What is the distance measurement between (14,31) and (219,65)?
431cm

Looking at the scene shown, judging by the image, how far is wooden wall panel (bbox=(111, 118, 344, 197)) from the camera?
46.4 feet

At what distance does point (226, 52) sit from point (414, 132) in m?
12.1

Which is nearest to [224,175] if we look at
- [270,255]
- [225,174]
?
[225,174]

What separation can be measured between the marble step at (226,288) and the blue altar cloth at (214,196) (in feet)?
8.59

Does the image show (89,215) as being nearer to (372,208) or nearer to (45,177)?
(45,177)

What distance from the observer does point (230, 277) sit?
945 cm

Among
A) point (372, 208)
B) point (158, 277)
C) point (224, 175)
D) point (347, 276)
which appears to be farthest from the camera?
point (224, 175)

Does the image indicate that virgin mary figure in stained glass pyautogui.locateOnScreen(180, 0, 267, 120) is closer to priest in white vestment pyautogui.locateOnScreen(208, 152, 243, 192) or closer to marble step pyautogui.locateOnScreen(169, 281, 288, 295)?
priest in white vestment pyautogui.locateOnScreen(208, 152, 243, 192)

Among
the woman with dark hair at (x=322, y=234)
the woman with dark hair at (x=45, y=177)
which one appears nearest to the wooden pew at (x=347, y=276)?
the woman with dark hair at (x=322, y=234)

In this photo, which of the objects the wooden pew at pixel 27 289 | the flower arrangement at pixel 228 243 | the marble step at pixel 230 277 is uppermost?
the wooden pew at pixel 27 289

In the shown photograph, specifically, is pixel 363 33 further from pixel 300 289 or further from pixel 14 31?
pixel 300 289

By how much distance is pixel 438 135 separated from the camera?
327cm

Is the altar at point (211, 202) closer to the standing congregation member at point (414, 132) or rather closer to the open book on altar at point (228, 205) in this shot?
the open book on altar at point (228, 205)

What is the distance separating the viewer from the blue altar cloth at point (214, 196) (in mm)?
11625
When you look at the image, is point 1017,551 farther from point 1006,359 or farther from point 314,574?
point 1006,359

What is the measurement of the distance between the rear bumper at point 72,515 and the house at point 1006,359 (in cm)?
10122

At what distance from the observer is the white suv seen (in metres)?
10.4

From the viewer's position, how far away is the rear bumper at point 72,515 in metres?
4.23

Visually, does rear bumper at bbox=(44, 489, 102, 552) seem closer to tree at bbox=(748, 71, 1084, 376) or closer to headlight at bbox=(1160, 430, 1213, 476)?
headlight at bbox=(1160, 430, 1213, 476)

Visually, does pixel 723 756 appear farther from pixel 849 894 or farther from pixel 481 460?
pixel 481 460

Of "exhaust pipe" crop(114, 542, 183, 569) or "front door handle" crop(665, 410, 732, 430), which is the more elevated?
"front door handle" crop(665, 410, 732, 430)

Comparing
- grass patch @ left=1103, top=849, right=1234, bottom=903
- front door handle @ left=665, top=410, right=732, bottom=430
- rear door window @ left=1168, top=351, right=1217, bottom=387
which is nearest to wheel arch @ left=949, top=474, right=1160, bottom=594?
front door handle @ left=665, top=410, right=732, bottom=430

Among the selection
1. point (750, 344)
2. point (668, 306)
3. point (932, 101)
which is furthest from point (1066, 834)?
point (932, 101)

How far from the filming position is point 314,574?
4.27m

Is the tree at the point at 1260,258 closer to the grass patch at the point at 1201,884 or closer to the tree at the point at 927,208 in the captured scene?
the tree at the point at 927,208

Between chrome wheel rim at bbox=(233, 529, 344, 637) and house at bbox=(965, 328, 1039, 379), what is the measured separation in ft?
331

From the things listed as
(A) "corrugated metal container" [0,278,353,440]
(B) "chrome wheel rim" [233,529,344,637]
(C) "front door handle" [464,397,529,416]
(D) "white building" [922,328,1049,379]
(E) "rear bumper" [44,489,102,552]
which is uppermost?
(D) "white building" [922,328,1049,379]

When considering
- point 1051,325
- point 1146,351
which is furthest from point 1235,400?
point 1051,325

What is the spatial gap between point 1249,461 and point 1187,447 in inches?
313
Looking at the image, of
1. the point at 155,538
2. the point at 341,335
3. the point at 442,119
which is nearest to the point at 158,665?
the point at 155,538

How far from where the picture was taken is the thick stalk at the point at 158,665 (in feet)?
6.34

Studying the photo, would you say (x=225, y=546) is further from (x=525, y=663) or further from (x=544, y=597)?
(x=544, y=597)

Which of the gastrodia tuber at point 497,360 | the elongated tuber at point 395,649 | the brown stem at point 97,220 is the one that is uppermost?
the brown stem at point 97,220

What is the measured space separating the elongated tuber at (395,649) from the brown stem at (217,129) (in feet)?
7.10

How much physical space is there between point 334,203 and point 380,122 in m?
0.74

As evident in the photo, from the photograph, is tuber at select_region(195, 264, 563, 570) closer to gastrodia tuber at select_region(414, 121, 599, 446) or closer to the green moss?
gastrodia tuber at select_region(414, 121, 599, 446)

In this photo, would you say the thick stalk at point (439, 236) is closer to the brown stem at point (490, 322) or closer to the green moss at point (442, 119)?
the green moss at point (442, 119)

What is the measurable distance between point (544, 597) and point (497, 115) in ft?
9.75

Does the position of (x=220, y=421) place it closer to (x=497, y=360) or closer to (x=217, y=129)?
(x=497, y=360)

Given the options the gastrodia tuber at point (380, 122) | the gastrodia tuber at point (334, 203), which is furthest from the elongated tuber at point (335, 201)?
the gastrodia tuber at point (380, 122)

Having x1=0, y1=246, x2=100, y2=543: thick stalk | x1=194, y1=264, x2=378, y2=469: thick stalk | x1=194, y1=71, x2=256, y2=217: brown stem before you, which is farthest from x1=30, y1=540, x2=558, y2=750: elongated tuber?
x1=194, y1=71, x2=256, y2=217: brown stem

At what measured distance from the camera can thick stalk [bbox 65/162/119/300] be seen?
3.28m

DO THIS: Output the records verbatim, from the first line to the last.

EXERCISE ANSWER:
What is the distance measurement between (14,31) and (219,65)?
431cm

Looking at the scene shown, judging by the image, how far is wooden wall panel (bbox=(111, 118, 344, 197)) from the camera?
46.4 feet

At what distance does point (226, 52) sit from point (414, 132) in m?
12.1

Which is nearest to [224,175] if we look at
- [270,255]
- [225,174]
?
[225,174]

What separation can be measured between the marble step at (226,288) and the blue altar cloth at (214,196) (in feet)?
8.59

Does the image show (89,215) as being nearer to (372,208) or nearer to (45,177)?
(45,177)

What distance from the observer does point (230, 277) sit?
945 cm

Among
A) point (372, 208)
B) point (158, 277)
C) point (224, 175)
D) point (347, 276)
which appears to be farthest from the camera?
point (224, 175)

Does the image indicate that virgin mary figure in stained glass pyautogui.locateOnScreen(180, 0, 267, 120) is closer to priest in white vestment pyautogui.locateOnScreen(208, 152, 243, 192) or closer to marble step pyautogui.locateOnScreen(169, 281, 288, 295)?
priest in white vestment pyautogui.locateOnScreen(208, 152, 243, 192)

Among
the woman with dark hair at (x=322, y=234)
the woman with dark hair at (x=45, y=177)
which one appears nearest to the wooden pew at (x=347, y=276)?
the woman with dark hair at (x=322, y=234)

In this photo, which of the objects the wooden pew at pixel 27 289 | the flower arrangement at pixel 228 243 | the marble step at pixel 230 277 is uppermost?
the wooden pew at pixel 27 289

In the shown photograph, specifically, is pixel 363 33 further from pixel 300 289 or further from pixel 14 31?
pixel 300 289

By how much distance is pixel 438 135 separated from the camera?
327cm

Is the altar at point (211, 202) closer to the standing congregation member at point (414, 132) or rather closer to the open book on altar at point (228, 205) in this shot?
the open book on altar at point (228, 205)

What is the distance separating the viewer from the blue altar cloth at point (214, 196) (in mm)?
11625
When you look at the image, is point 1017,551 farther from point 1006,359 or farther from point 314,574?
point 1006,359

What is the measurement of the distance between the rear bumper at point 72,515 and the house at point 1006,359 (in cm)?
10122

At what distance from the observer is the white suv seen (in metres)?
10.4

From the viewer's position, how far away is the rear bumper at point 72,515 in metres?
4.23

Visually, does rear bumper at bbox=(44, 489, 102, 552) seem closer to tree at bbox=(748, 71, 1084, 376) or closer to headlight at bbox=(1160, 430, 1213, 476)?
headlight at bbox=(1160, 430, 1213, 476)

Visually, does pixel 723 756 appear farther from pixel 849 894 or farther from pixel 481 460?
pixel 481 460

Of "exhaust pipe" crop(114, 542, 183, 569) or "front door handle" crop(665, 410, 732, 430), which is the more elevated?
"front door handle" crop(665, 410, 732, 430)

Comparing
- grass patch @ left=1103, top=849, right=1234, bottom=903
- front door handle @ left=665, top=410, right=732, bottom=430
- rear door window @ left=1168, top=351, right=1217, bottom=387
which is nearest to wheel arch @ left=949, top=474, right=1160, bottom=594?
front door handle @ left=665, top=410, right=732, bottom=430

Among the selection
1. point (750, 344)
2. point (668, 306)
3. point (932, 101)
which is furthest from point (1066, 834)?
point (932, 101)

How far from the filming position is point 314,574?
4.27m

Is the tree at the point at 1260,258 closer to the grass patch at the point at 1201,884 or closer to the tree at the point at 927,208 in the captured scene?
the tree at the point at 927,208

Between chrome wheel rim at bbox=(233, 529, 344, 637) and house at bbox=(965, 328, 1039, 379), what is the measured separation in ft?
331

From the things listed as
(A) "corrugated metal container" [0,278,353,440]
(B) "chrome wheel rim" [233,529,344,637]
(C) "front door handle" [464,397,529,416]
(D) "white building" [922,328,1049,379]
(E) "rear bumper" [44,489,102,552]
which is uppermost?
(D) "white building" [922,328,1049,379]

When considering
- point 1051,325
- point 1146,351
which is furthest from point 1235,400?
point 1051,325

What is the spatial gap between point 1249,461 and point 1187,447 in inches?
313
Looking at the image, of
1. the point at 155,538
2. the point at 341,335
3. the point at 442,119
which is nearest to the point at 158,665?
the point at 155,538

How far from where the picture was taken is the thick stalk at the point at 158,665 (in feet)?
6.34

Studying the photo, would you say (x=225, y=546) is further from (x=525, y=663) or further from (x=544, y=597)?
(x=544, y=597)

Which of the gastrodia tuber at point 497,360 | the elongated tuber at point 395,649 | the brown stem at point 97,220 is the one that is uppermost?
the brown stem at point 97,220

What is the measured space separating the elongated tuber at (395,649) from the brown stem at (217,129) (in feet)?
7.10

How much physical space is there between point 334,203 and point 380,122 in m?
0.74

As evident in the photo, from the photograph, is tuber at select_region(195, 264, 563, 570) closer to gastrodia tuber at select_region(414, 121, 599, 446) or closer to the green moss?
gastrodia tuber at select_region(414, 121, 599, 446)

In this photo, would you say the thick stalk at point (439, 236) is closer to the brown stem at point (490, 322) or closer to the green moss at point (442, 119)?
the green moss at point (442, 119)

What is the measurable distance between point (544, 597) and point (497, 115) in ft?
9.75

Does the position of (x=220, y=421) place it closer to (x=497, y=360) or closer to (x=217, y=129)?
(x=497, y=360)

Given the options the gastrodia tuber at point (380, 122) | the gastrodia tuber at point (334, 203), which is furthest from the elongated tuber at point (335, 201)?
the gastrodia tuber at point (380, 122)

Having x1=0, y1=246, x2=100, y2=543: thick stalk | x1=194, y1=264, x2=378, y2=469: thick stalk | x1=194, y1=71, x2=256, y2=217: brown stem before you, which is farthest from x1=30, y1=540, x2=558, y2=750: elongated tuber?
x1=194, y1=71, x2=256, y2=217: brown stem

At what measured distance from the camera can thick stalk [bbox 65/162/119/300] be seen?
3.28m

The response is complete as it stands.